We Don't Need no Stinkin' Innovation

Artima is a running bunch of message threads on subjects generally related to coding; occasionally databases directly, but not so much recently. There is a current thread, started by Bruce Eckel, discussing the proposition that software development has stalled. The thread then mixed in ideas of innovation and concurrent machines. Well, this was too much to ignore. Herewith my contribution; I find that it stands pretty much on its own, and makes another case for the point of this endeavor.

While it is true that development has stalled, the stall began with java. Java did not usher in a wave of innovation, which has somehow petered out. It merely allowed the ignorant to recreate the paradigms of the 1960's.

The web, so far, is semantically implemented exactly the same way as COBOL/3270 code, circa 1970. You have a dumb datastore, managed by bespoke code, talking to a semi-smart block mode terminal. The only difference is some syntax (COBOL on the mainframe vs. java on the server, 3270 edit language on the terminal vs. html/javascript on the browser), but the method is identical. Better ways were discovered between 1970 and 2000, but the folks, young-uns mostly, who stole the process were quite ignorant of these. They revel in "languages" rather than systems.

The principle reason this is so amusing is that there was far and away more innovation in systems through the 1980's. There were multiple mainframe machines, each with a specific instruction set (aka, architecture), as well as an emerging group of mini-computers, again, each with a specific architecture; among them explicitly parallel machines. Machines were innovated to solve problems heretofore unsolved. We've devolved to a near mono-culture: the X86 instruction set and z/ instruction set. The ARM processor is gaining some traction, and may pull us out of the weeds; it is aimed at a different problem.

All this kerfuffle about concurrent languages is so misinformed, again, because those who consider themselves players weren't around when parallel architectures were first developed in the late 1970's. Those architectures basically went nowhere, and not because they were poor architectures, but because there aren't many problems (in the computer science sense) that benefit from parallelism. As to concurrency in linear problems, see Amdahl's law (it's been mentioned before).

The notion that ad hoc language creation will make it easy to use multi-core/processor machines to execute linear problems (virtually every application which is not a server) more efficiently, is fantasy. Even without Amdahl's law, simple logic (which one may argue is all Amdahl was expressing) makes it clear.

The problem which is staring the industry in the face is the re-siloing of applications as a result of web kiddies' love affair with languages rather than systems, which leads to the "explosion of data". Dr. Codd, bless his heart, gave us the answer: replace code with disciplined data.
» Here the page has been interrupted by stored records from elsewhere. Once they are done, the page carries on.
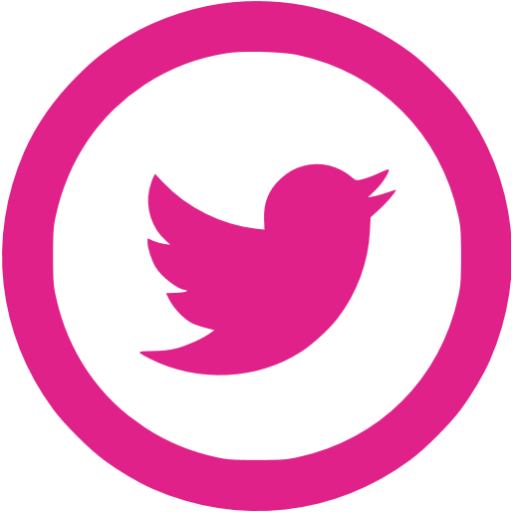 Pink twitter png. Barbie icon free social
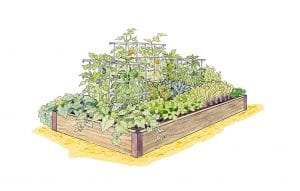 Illustration courtesy of Gardener's Supply Co. A productive garden starts with a plan, but choosing the best vegetables to grow and where to plant them can be overwhelming.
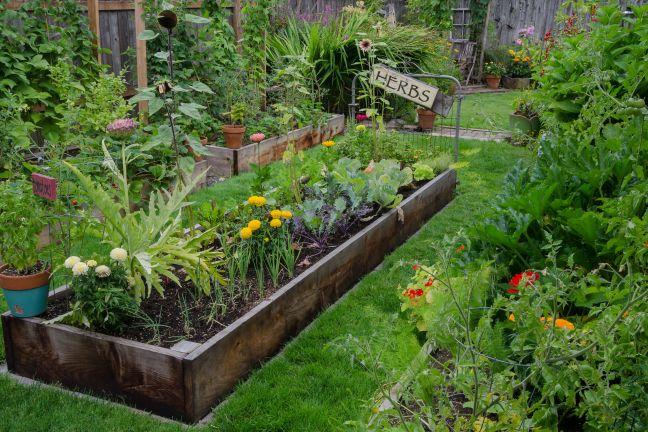 General Garden Image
But because these self-appointed players have a hammer called "languages", they seek to create "new" ones to solve a problem (nail) which is not language solvable.

To accept that the solution is to implement shared, disciplined datastores, is to accept that each application is not going to be its own little fiefdom. Further amusement here, in that Bruce (and many others, as well) make much of "community" of coders in these discussions, but absolutely reject the notion that "community" can be applied to datastores. NEVER do that. If they did that, then there'd be so much less code to build. There'd be so much less "freedom" to make up one's own rules about this and that. So we get a Tower of Babel; each cabal of coders pissing on its territorial boundaries. My code. My data. You don't understand what I'm trying to do here. And so forth. And so very mainframe 60's. Your grandfather said the same thing.

Note that the multi-core/processor machine is not a new architecture, but rather just the aggregation of existing Von Neumann machines (linear execution with an existing instruction set). These are not machines based on an architecture which accepts code and parallelizes it for execution by some new non-linear instruction set.

This is all wasteful wheel spinning. The linear instruction sets are (save for register size expansion) fundamentally unaltered for 30 years (nearly 50 for the z/). ARM takes RISC to a logical conclusion, and attacks an utterly different problem from that of the X86 machines.

This proliferation of languages is scribbling around the edges. They all have to (compile to and) execute on the same old X86 instruction set. You can't (well, really) push a square peg in a round hole. Today's multi-machines aren't really designed for parallel algorithms (and how many of those are there?), they're just miniaturized versions of the IBM 360 MFT (that's 1965 for those keeping track) machines.

The answer to the density/speed/heat problem won't be found in such ad hoc language sand castles. It will require some really smart hardware engineers (are there any left?) figuring out the successor to the Von Neumann architecture. Have fun making new languages, but don't delude yourselves into thinking that you'll actually be solving the real problem. The problem isn't in high level application languages. The answer is either in databases (replacing code with data, leaving display to application languages) or in new hardware architecture.


TroyK said...

Nice post, including some good quotables :)

Are you familiar with Toon Koppelaars' thoughts on a data-centric architecture? Excellent points, and, with hope, the start of something better in software development.


Take Care,

Robert Young said...

Absolutely. One of my earlier posts is a discussion of the book:

Hopefully, the industry will see the light and not let the skies be Cloudy all day.